── 課題文 ──

請求項3の発明は、請求項1又は2に記載の作業車両であって、前記外部油圧取出装置は、作動油を出力する前記外部油圧ポートを複数備え、前記外部油圧報知手段は、複数の前記外部油圧ポートを識別するためのシンボルマークを液晶表示部に表示させるとともに、該シンボルマークの表示形態の変化に基づいて作動油出力中の前記外部油圧ポートを報知することを特徴とする。
【発明の効果】
【0008】
請求項1の発明によれば、制御部は、外部油圧取出装置の油圧出力状態を予め設定された設定情報に基づいて制御する外部油圧自動制御手段を備えるので、オペレータの操作負担を軽減し、作業性を向上させることができる。また、制御部は、外部油圧自動制御手段が前記外部油圧取出装置の外部油圧ポートから作動油を出力させるとき、所定の報知を行う外部油圧報知手段を備えるので、オペレータは、外部油圧自動制御手段による自動的な作動油出力を認識することができる。さらに設定情報は、作業機上昇毎に作動油を交互に出力する一対の外部油圧ポートが設定される交互出力ポート設定情報を含み、外部油圧自動制御手段は、作業機上昇毎に、交互出力ポート設定情報で設定された一対の外部油圧ポートから交互に作動油を出力させるので、作業機上昇毎に、一対の外部油圧ポートから交互に作動油を出力させる必要がある作業機(例えば、リバーシブルプラウ)にも対応できる。また、外部油圧報知手段は、一対の外部油圧ポートを識別するためのシンボルマークを液晶表示部に表示させるとともに、次回作動油を出力する外部油圧ポートのシンボルマークの表示形態と、前回作動油を出力した外部油圧ポートのシンボルマークの表示形態と、を異ならせるので、オペレータは、次回作動油を出力する外部油圧ポートを予測することができる。
請求項2の発明によれば、外部油圧報知手段は、前記外部油圧自動制御手段が前記外部油圧取出装置の外部油圧ポートから作動油を出力させるとき、液晶表示部及びブザーによって報知を行うので、オペレータは、外部油圧自動制御手段による自動的な作動油出力を確実に認識することができる。

───
── 学習資料 ──

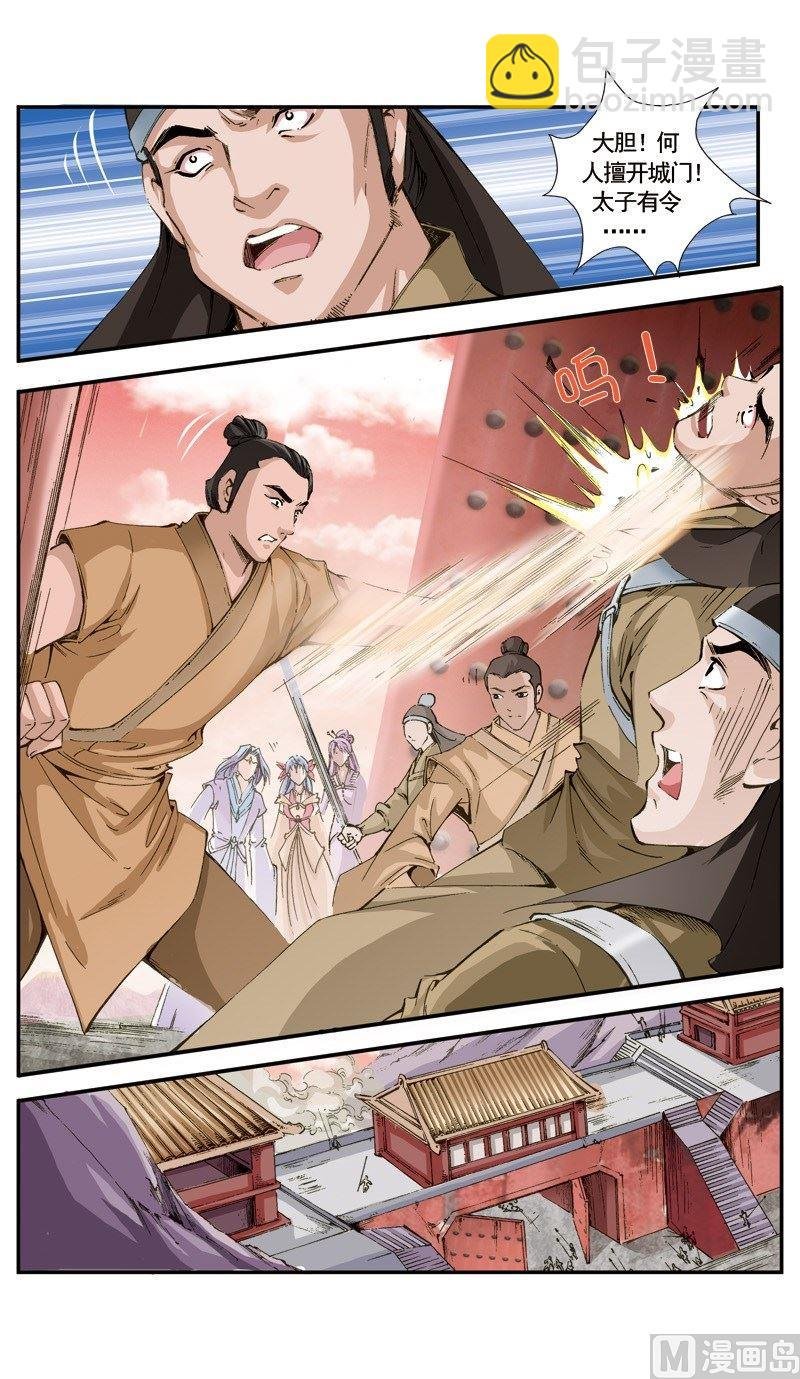 第115话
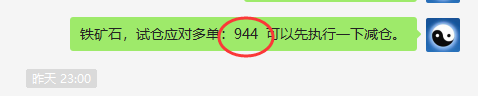 2月4日：黑色系短线VIP精准策略，单边利润突破70点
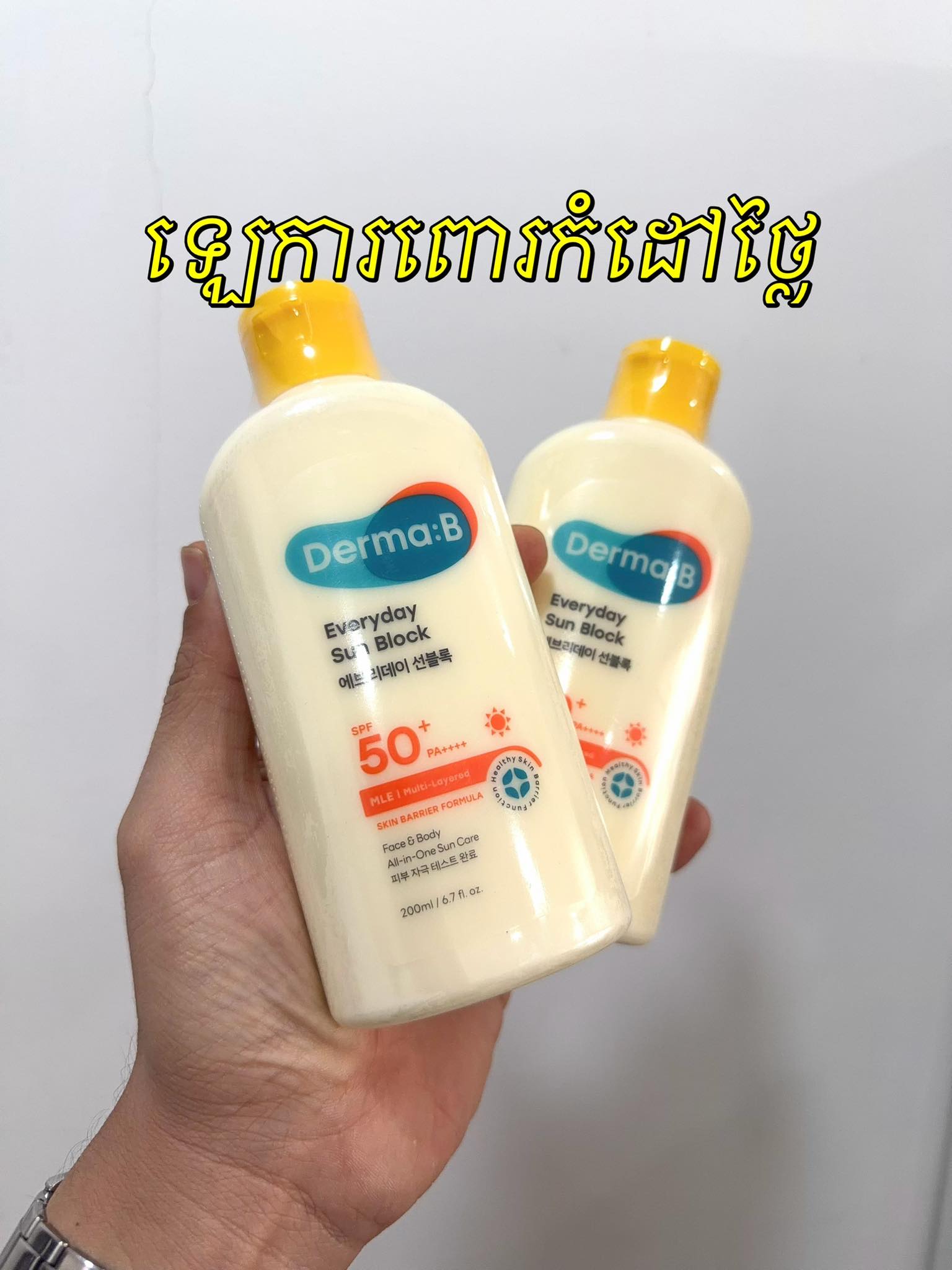 Korean Skin Shop Facebook ad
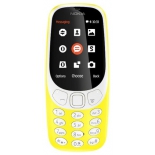 сотовый телефон Nokia 3310 2017, желтый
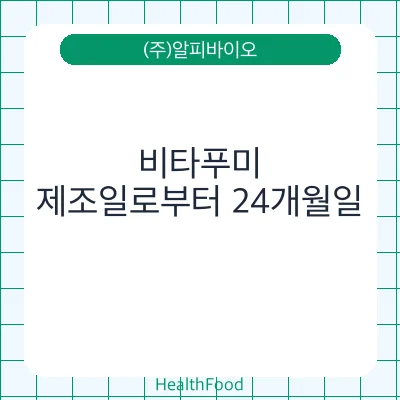 비타푸미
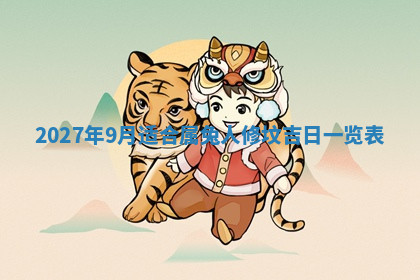 今天2025年7月3日万年历定婚吉日查询,订婚是好日子吗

───

§ **練習問題**:
A. 課題文によると、請求項2の発明では、外部油圧報知手段は何を用いて報知を行いますか。
B. 課題文で「オペレータは」を主語として、オペレータにできると述べられていることをすべて挙げなさい。

§ **解答**:
A. 液晶表示部及びブザーを用いて報知を行います。

B.
・外部油圧自動制御手段による自動的な作動油出力を認識すること
・次回作動油を出力する外部油圧ポートを予測すること
・外部油圧自動制御手段による自動的な作動油出力を確実に認識すること